:: ENTRIES PROVIDED ::

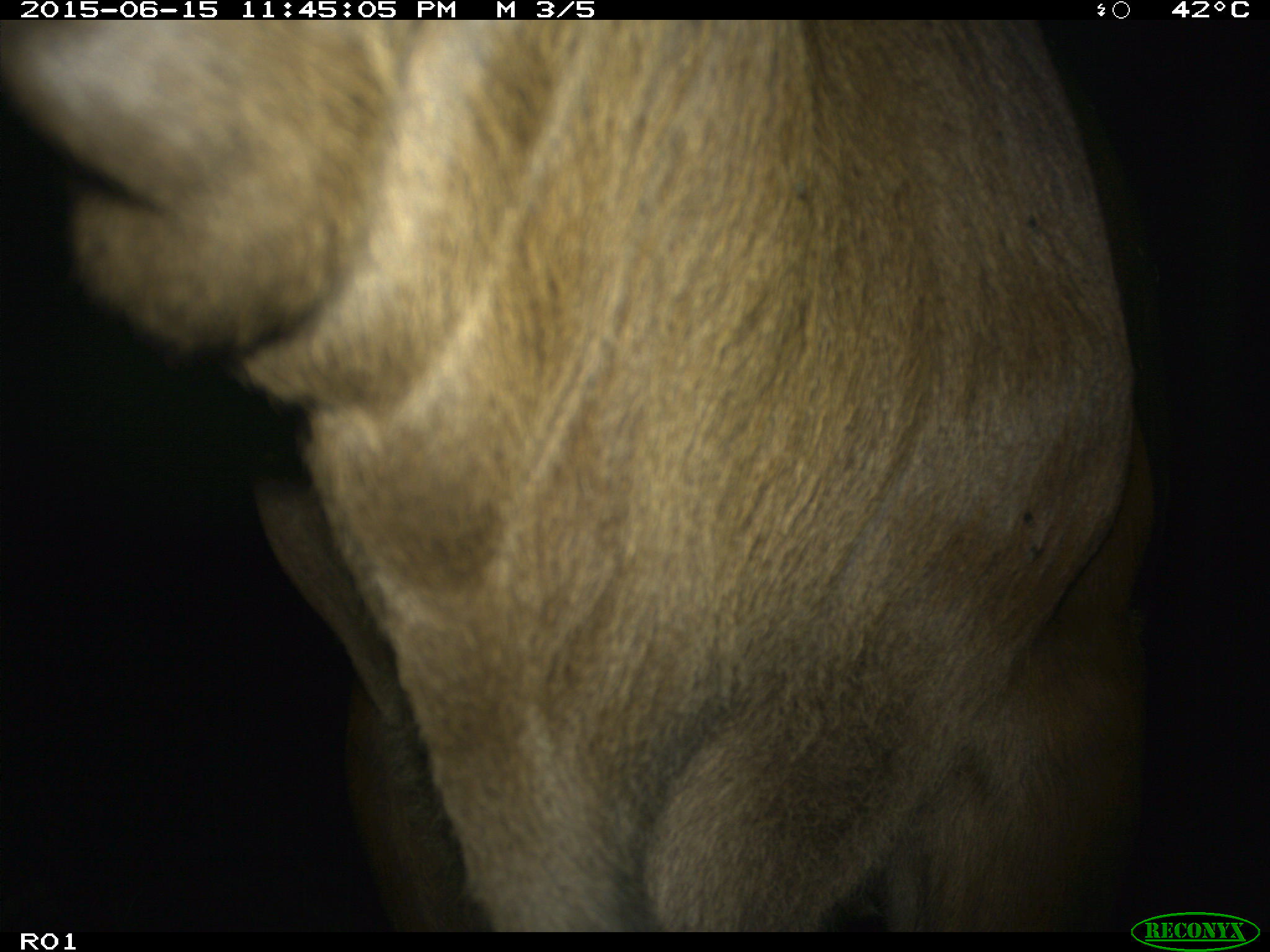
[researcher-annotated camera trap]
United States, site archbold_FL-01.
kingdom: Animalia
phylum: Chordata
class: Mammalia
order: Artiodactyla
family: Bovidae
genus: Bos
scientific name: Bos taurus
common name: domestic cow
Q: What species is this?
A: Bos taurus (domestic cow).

:::

[WORK REQUIRED]:
Drop the images and return the data verbatim.

[RESULT]:
[researcher-annotated camera trap]
United States, site archbold_FL-01.
kingdom: Animalia
phylum: Chordata
class: Mammalia
order: Artiodactyla
family: Bovidae
genus: Bos
scientific name: Bos taurus
common name: domestic cow
Q: What species is this?
A: Bos taurus (domestic cow).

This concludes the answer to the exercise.